Verilen metin:

İşçiye, memura, emekliye bir kuruş zamma karşı, fiyatlara fahiş zamlar bindiren fırsatçıların aman dilediği.. Bayat pahalılığı karşısında yoksulun bolluk ve bereketle huzura kavuştuğu.. insani, vicdani ve rahmani duyguların, toplumun tüm katmanlarında yaşam ilkesi olarak kabul gördüğü.. Özlemlerin, hasretlerin yerine kavuşmanın, kucaklaşmanın yer aldığı?…

***

Fanatizmin son bulduğu.. Tribün terörünün dize geldiği.. Siyasi çekişmelerin, kutuplaşmaların bozguna uğradığı.. Parti liderlerinin ırkçı, şoven, vesayet üretimi dillerine acı biber sürüldüğü… Ayrışmanın, cepheleşmenin, sen-ben kavgasının nihayete erdiği.. Birliğin, dirliğin, özgürlüğün bireyden, topluma sirayet ettiği.. Hakkın, hukukun, adaletin herkes ve her birey için, eşitlikçi statüye kavuştuğu!.. Musmutlu bir yıl olsun!?..

***

GÜNDEM’DE NE VAR?..

Gündeme dönersek!.. Mevzular aynı sıcak tonla devam ediyor.. Takvim değişse de, bir yılı geride bıraksak da, yeni bir yıla dahil olsak da; nerde kalmıştık noktasında, her şey bildik istikamette ilerliyor..! Peki hayati öneme sahip, ilk mevzumuz nedir?!.. Elbette ki hayat pahalılığı.. Yani, ekonomik yaşam..

***

Dikkat edilirse, uzun yıllar sonra ilk kez ekonomik yaşam siyasetin önüne geçmiştir!.. Siyasi yerli ve milli hiçbir mesele, konuşulmuyor.. Konuşulan tek konu var.. O da; ekonomik yaşam.. Çarşıdır, pazardır, fahiş fiyatlardır, etikettir, zamlar.. Ve de enflasyon.. Üç harfli fırsatçı zincir marketlerin, etiket mesaisi?..

***

Tabi maaşlar da var… Asgari ücret, yüzde 49 zam aldı.. Memur, emekli beklenti içerisinde.. Enflasyon neyi gösterecek, tefe ve tüfe oranları ne olacak?. Seyyanen bir zam olacak mı?. Büyük bir beklenti ve temenni söz konusu.. Emekli ile asgari ücretli arasındaki makas da, ilk kez 2023’te açıldı.. Eskiden emekli, asgari ücretliden fazla alırdı, ama şimdi iki kat aşağı alıyor?

Veriler:

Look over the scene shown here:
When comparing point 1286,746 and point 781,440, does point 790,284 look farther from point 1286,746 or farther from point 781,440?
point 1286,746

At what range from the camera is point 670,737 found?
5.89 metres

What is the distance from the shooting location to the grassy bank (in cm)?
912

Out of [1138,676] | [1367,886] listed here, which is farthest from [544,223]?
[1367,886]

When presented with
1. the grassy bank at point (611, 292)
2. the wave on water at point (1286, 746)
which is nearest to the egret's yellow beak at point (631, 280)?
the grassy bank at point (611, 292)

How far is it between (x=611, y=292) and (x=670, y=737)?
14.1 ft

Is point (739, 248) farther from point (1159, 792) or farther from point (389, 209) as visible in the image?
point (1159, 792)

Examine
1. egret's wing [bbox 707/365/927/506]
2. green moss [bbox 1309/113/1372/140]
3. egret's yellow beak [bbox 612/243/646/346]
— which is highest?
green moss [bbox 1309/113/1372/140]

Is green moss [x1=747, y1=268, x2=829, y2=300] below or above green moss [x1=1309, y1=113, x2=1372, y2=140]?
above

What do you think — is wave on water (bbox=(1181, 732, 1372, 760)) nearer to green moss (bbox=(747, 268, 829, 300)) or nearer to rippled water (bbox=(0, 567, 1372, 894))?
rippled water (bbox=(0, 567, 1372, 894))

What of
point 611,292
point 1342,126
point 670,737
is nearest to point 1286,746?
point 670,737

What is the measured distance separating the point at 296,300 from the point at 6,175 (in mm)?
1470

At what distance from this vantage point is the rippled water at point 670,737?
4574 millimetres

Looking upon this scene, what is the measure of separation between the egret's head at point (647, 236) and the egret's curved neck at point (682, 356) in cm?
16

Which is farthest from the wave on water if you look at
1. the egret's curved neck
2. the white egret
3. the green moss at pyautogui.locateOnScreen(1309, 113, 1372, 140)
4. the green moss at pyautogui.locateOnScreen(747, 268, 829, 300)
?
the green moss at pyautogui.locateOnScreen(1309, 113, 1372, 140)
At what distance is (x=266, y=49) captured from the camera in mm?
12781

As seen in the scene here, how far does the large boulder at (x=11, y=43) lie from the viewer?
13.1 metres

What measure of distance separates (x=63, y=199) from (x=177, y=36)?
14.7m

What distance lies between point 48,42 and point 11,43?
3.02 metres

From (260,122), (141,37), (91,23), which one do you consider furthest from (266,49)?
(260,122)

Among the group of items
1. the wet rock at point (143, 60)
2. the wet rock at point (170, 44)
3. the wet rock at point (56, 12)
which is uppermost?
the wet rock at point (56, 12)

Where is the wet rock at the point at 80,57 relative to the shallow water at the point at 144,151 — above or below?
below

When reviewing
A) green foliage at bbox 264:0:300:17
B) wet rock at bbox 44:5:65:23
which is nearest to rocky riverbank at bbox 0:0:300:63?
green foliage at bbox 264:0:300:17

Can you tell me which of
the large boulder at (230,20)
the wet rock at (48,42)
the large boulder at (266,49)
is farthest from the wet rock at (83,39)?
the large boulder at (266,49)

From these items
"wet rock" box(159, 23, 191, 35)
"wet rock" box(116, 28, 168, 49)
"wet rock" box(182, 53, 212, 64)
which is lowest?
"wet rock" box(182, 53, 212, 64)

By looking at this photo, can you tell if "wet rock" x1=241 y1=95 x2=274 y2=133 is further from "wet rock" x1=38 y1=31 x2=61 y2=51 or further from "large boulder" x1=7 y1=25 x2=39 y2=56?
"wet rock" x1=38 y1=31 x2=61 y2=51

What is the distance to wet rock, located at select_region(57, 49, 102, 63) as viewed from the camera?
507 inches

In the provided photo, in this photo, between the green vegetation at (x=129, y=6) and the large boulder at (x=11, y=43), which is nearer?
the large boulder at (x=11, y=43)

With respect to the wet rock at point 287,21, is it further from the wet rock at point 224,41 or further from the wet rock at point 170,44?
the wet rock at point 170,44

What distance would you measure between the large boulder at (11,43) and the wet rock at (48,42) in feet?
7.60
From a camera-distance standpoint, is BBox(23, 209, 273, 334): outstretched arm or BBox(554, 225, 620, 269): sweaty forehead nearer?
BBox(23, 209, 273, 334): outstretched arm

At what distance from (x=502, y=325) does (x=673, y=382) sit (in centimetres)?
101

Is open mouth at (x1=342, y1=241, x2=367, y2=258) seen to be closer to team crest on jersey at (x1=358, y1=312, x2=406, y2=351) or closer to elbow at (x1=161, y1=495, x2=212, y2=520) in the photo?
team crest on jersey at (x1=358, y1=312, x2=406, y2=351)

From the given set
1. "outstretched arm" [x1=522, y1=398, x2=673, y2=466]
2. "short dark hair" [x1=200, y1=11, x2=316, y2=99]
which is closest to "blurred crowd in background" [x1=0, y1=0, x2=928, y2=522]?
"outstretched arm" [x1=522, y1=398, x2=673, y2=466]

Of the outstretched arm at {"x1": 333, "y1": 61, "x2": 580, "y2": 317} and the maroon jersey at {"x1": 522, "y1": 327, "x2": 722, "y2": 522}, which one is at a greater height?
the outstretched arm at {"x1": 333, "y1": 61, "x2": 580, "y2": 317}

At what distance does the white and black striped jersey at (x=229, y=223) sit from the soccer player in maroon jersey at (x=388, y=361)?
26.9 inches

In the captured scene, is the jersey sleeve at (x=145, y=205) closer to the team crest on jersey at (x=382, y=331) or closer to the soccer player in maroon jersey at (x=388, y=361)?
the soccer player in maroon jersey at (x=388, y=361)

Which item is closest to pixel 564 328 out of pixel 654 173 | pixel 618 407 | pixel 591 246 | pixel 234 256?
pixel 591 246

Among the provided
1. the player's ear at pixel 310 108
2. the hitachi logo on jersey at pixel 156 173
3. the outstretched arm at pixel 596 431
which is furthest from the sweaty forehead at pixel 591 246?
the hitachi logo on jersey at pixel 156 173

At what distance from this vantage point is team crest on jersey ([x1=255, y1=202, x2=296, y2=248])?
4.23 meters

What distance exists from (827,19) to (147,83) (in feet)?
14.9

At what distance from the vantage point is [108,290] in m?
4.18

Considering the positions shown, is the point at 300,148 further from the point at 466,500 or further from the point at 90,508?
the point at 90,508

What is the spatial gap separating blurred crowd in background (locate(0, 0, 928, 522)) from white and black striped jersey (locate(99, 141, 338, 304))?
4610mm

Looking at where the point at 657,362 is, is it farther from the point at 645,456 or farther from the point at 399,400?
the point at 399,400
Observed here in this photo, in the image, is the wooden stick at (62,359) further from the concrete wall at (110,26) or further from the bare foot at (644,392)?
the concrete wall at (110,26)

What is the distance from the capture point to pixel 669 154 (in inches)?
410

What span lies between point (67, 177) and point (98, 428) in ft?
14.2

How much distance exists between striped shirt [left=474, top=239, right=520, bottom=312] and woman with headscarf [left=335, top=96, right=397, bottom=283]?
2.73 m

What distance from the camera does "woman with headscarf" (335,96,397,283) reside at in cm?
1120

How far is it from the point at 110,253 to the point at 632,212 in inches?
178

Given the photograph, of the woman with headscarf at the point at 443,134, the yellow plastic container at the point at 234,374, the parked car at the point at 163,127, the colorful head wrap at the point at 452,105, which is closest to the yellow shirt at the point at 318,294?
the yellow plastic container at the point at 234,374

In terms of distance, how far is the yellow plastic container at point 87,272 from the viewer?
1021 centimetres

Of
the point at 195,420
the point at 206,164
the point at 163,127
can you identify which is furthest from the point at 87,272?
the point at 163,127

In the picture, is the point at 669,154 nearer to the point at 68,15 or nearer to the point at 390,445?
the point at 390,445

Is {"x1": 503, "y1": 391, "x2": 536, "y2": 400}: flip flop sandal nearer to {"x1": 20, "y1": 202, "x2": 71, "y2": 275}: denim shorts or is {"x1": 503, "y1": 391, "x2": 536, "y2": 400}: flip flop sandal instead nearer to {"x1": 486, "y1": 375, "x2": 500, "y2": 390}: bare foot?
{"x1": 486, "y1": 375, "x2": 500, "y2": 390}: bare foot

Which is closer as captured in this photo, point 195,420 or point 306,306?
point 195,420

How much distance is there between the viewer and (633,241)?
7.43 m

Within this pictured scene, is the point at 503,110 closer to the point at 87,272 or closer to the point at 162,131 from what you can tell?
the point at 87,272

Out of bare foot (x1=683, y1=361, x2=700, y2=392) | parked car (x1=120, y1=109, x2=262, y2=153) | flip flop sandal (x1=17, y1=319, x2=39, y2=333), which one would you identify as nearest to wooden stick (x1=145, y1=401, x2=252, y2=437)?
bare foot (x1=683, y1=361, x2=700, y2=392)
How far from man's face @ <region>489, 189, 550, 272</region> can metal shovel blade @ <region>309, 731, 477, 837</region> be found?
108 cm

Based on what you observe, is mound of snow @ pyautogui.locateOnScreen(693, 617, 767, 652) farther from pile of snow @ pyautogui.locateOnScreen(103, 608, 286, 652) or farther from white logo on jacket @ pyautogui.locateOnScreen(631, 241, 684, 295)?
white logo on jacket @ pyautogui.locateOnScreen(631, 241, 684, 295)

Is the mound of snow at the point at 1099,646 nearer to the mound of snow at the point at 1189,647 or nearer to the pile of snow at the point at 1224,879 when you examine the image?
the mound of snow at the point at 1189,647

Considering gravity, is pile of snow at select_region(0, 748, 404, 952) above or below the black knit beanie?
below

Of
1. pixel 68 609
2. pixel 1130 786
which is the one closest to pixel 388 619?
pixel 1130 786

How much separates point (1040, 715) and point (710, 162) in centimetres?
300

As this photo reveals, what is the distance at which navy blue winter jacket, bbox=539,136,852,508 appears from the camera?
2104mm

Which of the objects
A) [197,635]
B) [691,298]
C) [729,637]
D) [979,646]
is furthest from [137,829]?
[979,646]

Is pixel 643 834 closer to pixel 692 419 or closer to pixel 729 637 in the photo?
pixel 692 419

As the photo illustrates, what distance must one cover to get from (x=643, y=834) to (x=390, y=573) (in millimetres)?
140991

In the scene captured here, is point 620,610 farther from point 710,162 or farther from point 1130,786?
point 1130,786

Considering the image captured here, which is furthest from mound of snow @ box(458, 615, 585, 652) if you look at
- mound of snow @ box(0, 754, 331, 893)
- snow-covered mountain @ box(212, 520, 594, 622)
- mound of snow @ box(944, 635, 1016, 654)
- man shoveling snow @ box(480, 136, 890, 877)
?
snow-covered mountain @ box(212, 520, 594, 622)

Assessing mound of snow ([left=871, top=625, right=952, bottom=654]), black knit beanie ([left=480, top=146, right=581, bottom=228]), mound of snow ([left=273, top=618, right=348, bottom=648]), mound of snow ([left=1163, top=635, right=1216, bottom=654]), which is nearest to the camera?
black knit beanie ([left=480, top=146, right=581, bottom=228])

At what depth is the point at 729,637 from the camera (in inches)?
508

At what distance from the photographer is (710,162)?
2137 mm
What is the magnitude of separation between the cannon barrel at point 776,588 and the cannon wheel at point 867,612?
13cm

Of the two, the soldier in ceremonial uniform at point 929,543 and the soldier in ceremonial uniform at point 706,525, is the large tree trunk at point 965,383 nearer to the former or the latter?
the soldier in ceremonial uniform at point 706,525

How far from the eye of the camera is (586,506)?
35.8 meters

Alıştırmalar:
[a] Yeni yıl ve ekonomik yaşam üzerine yazıda "İşçiye, memura, emekliye" ifadesinden başlayıp "bir yıl olsun!?.." ifadesi de dahil olmak üzere o bölümü harfi harfine yazın.
[b] Yeni yıl ve ekonomik yaşam üzerine yazıya göre asgari ücrete yüzde kaç zam yapıldı?
[c] Yeni yıl ve ekonomik yaşam üzerine yazıyı kaldığı yerden sürdürün.

Cevaplar:
[a]
İşçiye, memura, emekliye bir kuruş zamma karşı, fiyatlara fahiş zamlar bindiren fırsatçıların aman dilediği.. Bayat pahalılığı karşısında yoksulun bolluk ve bereketle huzura kavuştuğu.. insani, vicdani ve rahmani duyguların, toplumun tüm katmanlarında yaşam ilkesi olarak kabul gördüğü.. Özlemlerin, hasretlerin yerine kavuşmanın, kucaklaşmanın yer aldığı?…

***

Fanatizmin son bulduğu.. Tribün terörünün dize geldiği.. Siyasi çekişmelerin, kutuplaşmaların bozguna uğradığı.. Parti liderlerinin ırkçı, şoven, vesayet üretimi dillerine acı biber sürüldüğü… Ayrışmanın, cepheleşmenin, sen-ben kavgasının nihayete erdiği.. Birliğin, dirliğin, özgürlüğün bireyden, topluma sirayet ettiği.. Hakkın, hukukun, adaletin herkes ve her birey için, eşitlikçi statüye kavuştuğu!.. Musmutlu bir yıl olsun!?..

[b] Yüzde 49.

[c]
***

Şimdi bizim gibi ömür tüketimi olanlar, bilirler.. Ve de maaş konusu açılınca, hatırlarlar büyüklerin, maaşla alakalı sözlerini.. O gün derlerdi ki, “evladım üç şey var ki sorulmaz?”.. Nedir üç şey?. Kadının yaşı.. Erkeğin maaşı.. Üç kişinin naaşı?!…

***

O üç kişiden kasıt.. Menderes, Zorlu ve Polatkan’ın mezarları.. Ki Kürtler de, bu noktada bu üç ismi zikrettikleri gibi, üç zikredilen isim daha var.. Onlar da, Şeyh Said, Bediüzzaman ve Seit Rıza..  Bu beyan, sitem odaklı bir beyan!..

***

Kadının yaşının teferruatına girmeden, erkeğin maaşı faslına bakalım!?. Ne demiştik; Erkeğin maaşı sorulmaz diye.. Yok o mahremiyet ortadan kalktı. Ne gizlilik var, ne de gizli, kapaklı bir pazarlık var.. Artık her şey, davullu-zurnalı, canlı, kameralı duyuruluyor?!..

***

Günler öncesinden, hesap yapılıyor.. Kuruşu kuruşuna, deklare ediliyor.. Tabi burda artık erkek tek değil, kadın da aynı.. Ne erkeğin ne kadının maaşı, saklı değil. Her şey orta yerde cereyan ediyor.. Saklımız gizlimiz yok!… Maşallah!?.

***

Gelelim kadının yaşına!.. Ne yaşı, ne başı arkadaş.. Yaş diye bir şey kalmamış ki.. Soran da yok zaten.. Her kadın, kendisine özgü görünmek istediği yaştadır.. Yeter ki, güzellik merkezleri açık olsun.. Gerisi teferruat..

***

Sonuç itibariyle, o üç tekerleme mevcut çağ itibariyle 2’ye bir iflas etmiştir.. Diri olan; üç naaşın sorulamayacak olması!.. O da, ne yazık ki siyasetin tarihsel utancı..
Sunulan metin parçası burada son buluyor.